Quando finalmente - in "Bartleby e Compagnia" (poche pagine dopo aver usato, senza citare la fonte, la frase che fa da epigrafe al libro di Wilcock, "Lo stereoscopio dei solitari") - arriva a citare Wilcock, ecco che allora Vila-Matas usa un racconto, "Il vanesio": Fanil, il protagonista, ha pelle e muscoli trasparenti, con gli organi esposti come in una vetrina. I polmoni si infiammano, il cuore batte, le budella si contorcono, è tutto quanto in bella vista, in mostra: quando una persona ha una peculiare caratteristica, scrive Wilcock, citando Vila-Matas, invece di nasconderla, ne fa un problema, e a volte ne fa addirittura la sua ragion d'essere (fino a quando qualcuno non dice: «Senti, cos'è questa macchia bianca che hai qui, sotto il capezzolo? Prima non c'era»; ecco che allora si vede dove vuole andare a parare la sgradevole esibizione).
Sottilmente, Vila-Matas insiste sulla procedura a partire dalla quale fa un uso indiretto di elementi dello stesso testo: comincia con l'epigrafe segreta di Wilcock, continua con la citazione diretta dell'autore e con l'utilizzo del racconto, e finisce con una terza evocazione: nella parte finale di "Bartleby e Compagnia", ritorna sul tema dell'«interno del corpo visibile come in una vetrina». Questo terzo momento nel quale viene utilizzato Wilcock, lo si trova nel 62° capitolo del libro di Vila-Matas, quando il narratore parla del suo essere stato licenziato dall'ufficio (il suo capo scopre che ha ottenuto fraudolentemente un certificato medico); e in quella che è la sua rilettura di alcuni passaggi del "Diario" di Witold Gombrowicz.

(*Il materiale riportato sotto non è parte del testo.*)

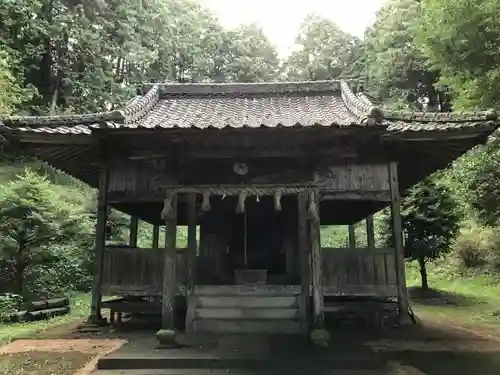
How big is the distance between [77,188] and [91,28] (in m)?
11.5

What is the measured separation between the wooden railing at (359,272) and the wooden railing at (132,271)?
3.58 meters

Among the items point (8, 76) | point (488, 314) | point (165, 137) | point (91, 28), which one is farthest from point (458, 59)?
point (91, 28)

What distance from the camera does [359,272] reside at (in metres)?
9.19

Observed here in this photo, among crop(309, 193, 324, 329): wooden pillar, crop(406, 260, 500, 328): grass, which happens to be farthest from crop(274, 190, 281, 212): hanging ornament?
crop(406, 260, 500, 328): grass

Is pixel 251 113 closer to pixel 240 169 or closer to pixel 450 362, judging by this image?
pixel 240 169

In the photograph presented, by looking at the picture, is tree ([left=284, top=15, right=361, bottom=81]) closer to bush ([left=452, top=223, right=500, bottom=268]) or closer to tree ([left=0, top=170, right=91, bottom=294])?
bush ([left=452, top=223, right=500, bottom=268])

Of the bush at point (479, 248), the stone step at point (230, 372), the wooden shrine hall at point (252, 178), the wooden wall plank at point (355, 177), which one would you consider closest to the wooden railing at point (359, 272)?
the wooden shrine hall at point (252, 178)

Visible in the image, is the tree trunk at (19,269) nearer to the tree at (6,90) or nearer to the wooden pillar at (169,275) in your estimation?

Il narratore di Vila-Matas è a cena in un ristorante, dove si è portato dietro il libro di Gombrowicz. Commenta i passaggi in cui Gombrowicz prende in giro un passo di Léon Bloy - un altro diarista - e parla di quanto fosse ridicolo Bloy, che si metteva in ginocchio in «fervente preghiera». Improvvisamente, il narratore di Vila-Matas, mentre si pulisce i molari con uno stuzzicadenti, si sente «enormemente scontento» dei ristoranti e delle persone che li frequentano: «Che orrore. Il colmo era che gli uomini, dal canto loro, come se fossero diventati trasparenti, lasciavano vedere i polpacci, pur strozzati da spaventosi pantaloni. Mostravano l'interno dei polpacci nel preciso istante in cui questi venivano alimentati dagli schifosi organi dei loro apparati digestivi».